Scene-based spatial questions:
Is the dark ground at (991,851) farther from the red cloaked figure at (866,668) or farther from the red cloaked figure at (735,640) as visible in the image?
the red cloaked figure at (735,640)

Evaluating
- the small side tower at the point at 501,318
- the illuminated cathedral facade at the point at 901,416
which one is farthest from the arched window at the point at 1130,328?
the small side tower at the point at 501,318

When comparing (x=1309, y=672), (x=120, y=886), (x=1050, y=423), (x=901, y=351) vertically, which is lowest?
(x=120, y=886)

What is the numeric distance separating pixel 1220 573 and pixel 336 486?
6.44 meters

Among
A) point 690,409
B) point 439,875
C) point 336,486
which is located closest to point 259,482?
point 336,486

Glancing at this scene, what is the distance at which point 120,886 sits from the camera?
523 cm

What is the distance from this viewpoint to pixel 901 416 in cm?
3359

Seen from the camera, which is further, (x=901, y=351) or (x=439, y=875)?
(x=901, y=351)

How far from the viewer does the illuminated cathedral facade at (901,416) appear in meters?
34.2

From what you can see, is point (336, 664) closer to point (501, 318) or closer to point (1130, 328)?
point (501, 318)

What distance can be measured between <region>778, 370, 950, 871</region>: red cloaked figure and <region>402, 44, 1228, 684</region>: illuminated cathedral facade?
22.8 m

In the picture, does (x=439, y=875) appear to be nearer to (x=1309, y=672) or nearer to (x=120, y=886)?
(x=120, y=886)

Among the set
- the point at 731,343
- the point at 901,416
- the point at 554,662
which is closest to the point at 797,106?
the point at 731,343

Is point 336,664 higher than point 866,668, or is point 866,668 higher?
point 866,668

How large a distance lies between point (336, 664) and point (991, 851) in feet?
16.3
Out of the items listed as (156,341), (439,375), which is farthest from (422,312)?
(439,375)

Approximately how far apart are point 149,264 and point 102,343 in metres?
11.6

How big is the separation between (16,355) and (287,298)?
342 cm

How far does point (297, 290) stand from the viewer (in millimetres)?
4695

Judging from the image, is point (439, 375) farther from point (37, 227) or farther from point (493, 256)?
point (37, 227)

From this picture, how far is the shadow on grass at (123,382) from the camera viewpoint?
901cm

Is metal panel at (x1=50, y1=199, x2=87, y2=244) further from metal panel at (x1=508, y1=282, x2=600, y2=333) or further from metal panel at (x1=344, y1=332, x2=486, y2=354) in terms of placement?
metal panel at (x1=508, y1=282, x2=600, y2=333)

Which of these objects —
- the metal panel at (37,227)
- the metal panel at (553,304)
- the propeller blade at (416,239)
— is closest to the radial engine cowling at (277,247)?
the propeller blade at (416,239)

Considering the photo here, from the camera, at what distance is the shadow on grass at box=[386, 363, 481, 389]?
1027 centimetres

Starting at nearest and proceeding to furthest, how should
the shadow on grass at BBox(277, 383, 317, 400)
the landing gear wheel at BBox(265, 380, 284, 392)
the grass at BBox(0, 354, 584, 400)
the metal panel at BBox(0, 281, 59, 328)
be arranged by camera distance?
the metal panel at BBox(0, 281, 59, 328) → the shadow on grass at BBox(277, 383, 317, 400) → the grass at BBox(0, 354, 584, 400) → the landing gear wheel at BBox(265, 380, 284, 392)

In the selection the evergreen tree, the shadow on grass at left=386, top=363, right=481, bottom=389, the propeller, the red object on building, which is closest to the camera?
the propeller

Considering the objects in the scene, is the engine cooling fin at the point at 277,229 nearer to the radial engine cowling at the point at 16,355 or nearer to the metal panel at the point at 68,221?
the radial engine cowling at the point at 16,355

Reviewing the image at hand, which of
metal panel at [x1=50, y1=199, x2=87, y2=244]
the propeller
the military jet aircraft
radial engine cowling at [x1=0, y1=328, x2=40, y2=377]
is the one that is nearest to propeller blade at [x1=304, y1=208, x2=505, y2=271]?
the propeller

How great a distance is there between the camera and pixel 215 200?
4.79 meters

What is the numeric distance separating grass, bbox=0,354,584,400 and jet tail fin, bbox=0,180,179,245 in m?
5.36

Directions:
Can you write out again, word for word, only the lines of the material that begin at the line containing "Starting at nearest" and stop after the line containing "4.79 meters"?

Final result:
Starting at nearest and proceeding to furthest, how should
the shadow on grass at BBox(277, 383, 317, 400)
the landing gear wheel at BBox(265, 380, 284, 392)
the grass at BBox(0, 354, 584, 400)
the metal panel at BBox(0, 281, 59, 328)
be arranged by camera distance?
the metal panel at BBox(0, 281, 59, 328) → the shadow on grass at BBox(277, 383, 317, 400) → the grass at BBox(0, 354, 584, 400) → the landing gear wheel at BBox(265, 380, 284, 392)

In the selection the evergreen tree, the shadow on grass at left=386, top=363, right=481, bottom=389, the propeller, the red object on building, which is closest to the camera?
the propeller

Considering the objects in the scene, is the engine cooling fin at the point at 277,229 nearer to the radial engine cowling at the point at 16,355 or nearer to the metal panel at the point at 68,221?
the radial engine cowling at the point at 16,355

Reviewing the image at hand, which of
metal panel at [x1=50, y1=199, x2=87, y2=244]
the propeller
the military jet aircraft
radial engine cowling at [x1=0, y1=328, x2=40, y2=377]
is the one that is nearest to propeller blade at [x1=304, y1=208, x2=505, y2=271]?
the propeller

How great a distance is there between the camera and pixel 215 200?
4.79 meters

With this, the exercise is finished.